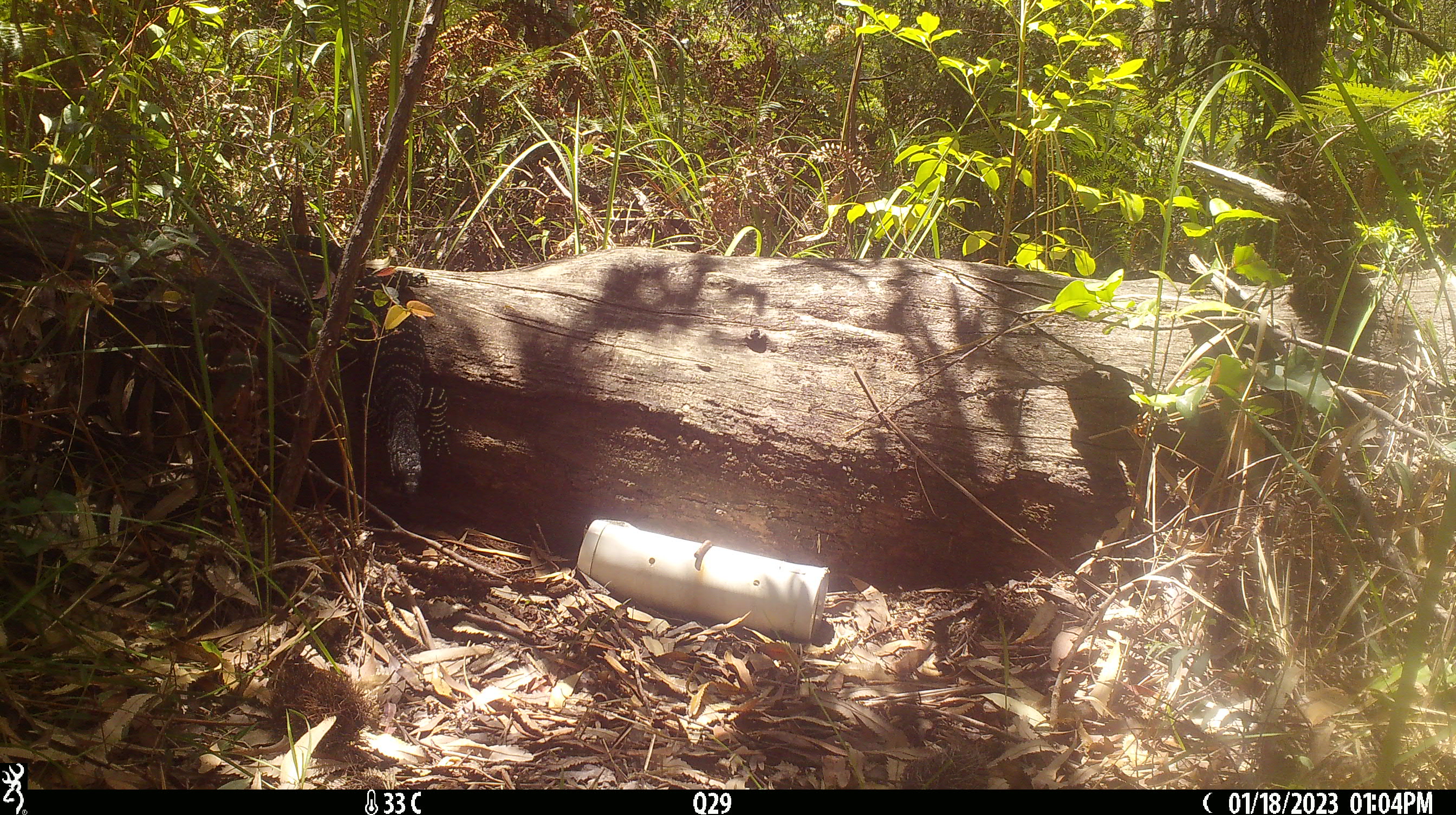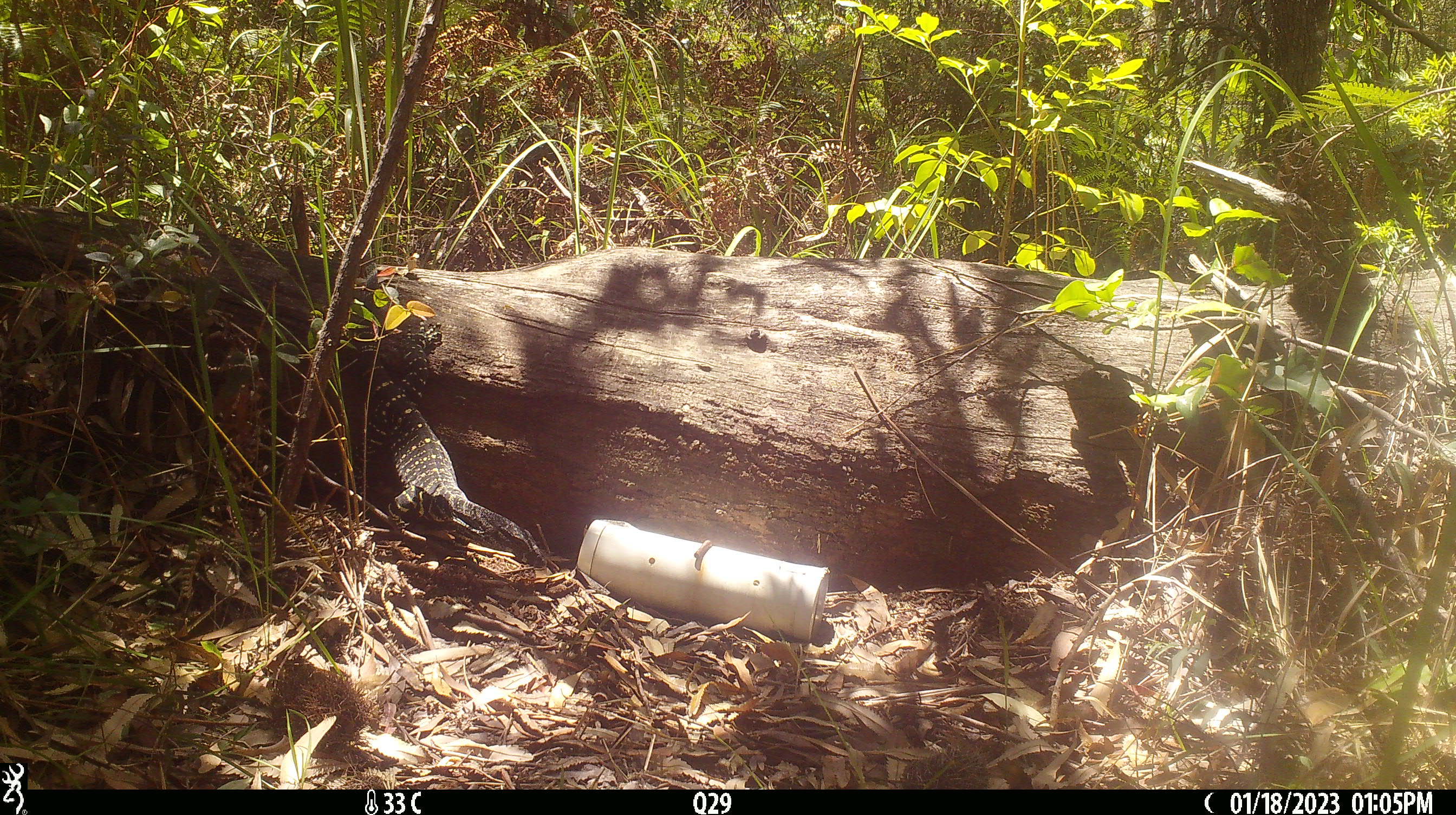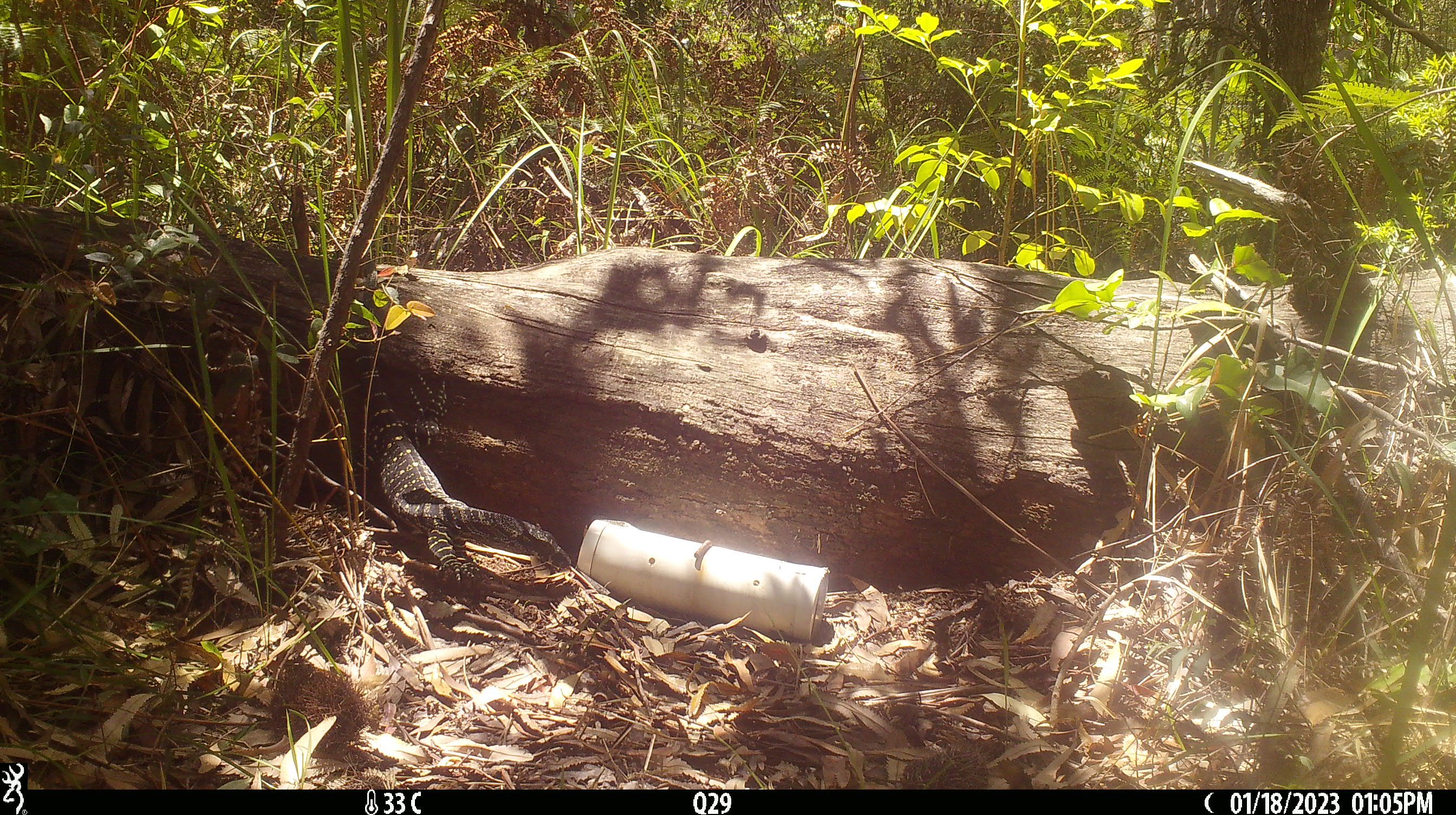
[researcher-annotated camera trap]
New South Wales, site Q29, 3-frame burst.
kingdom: Animalia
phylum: Chordata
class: Reptilia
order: Squamata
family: Varanidae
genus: Varanus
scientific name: Varanus varius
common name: lace monitor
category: goanna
Goanna (lace monitor) (Varanus varius).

+++++

# TO DO
Restate word for word the lines from the one holding "kingdom: Animalia" to the end of the listing, both ends included, and nothing more.

# YOUR RESPONSE
kingdom: Animalia
phylum: Chordata
class: Reptilia
order: Squamata
family: Varanidae
genus: Varanus
scientific name: Varanus varius
common name: lace monitor
category: goanna
Goanna (lace monitor) (Varanus varius).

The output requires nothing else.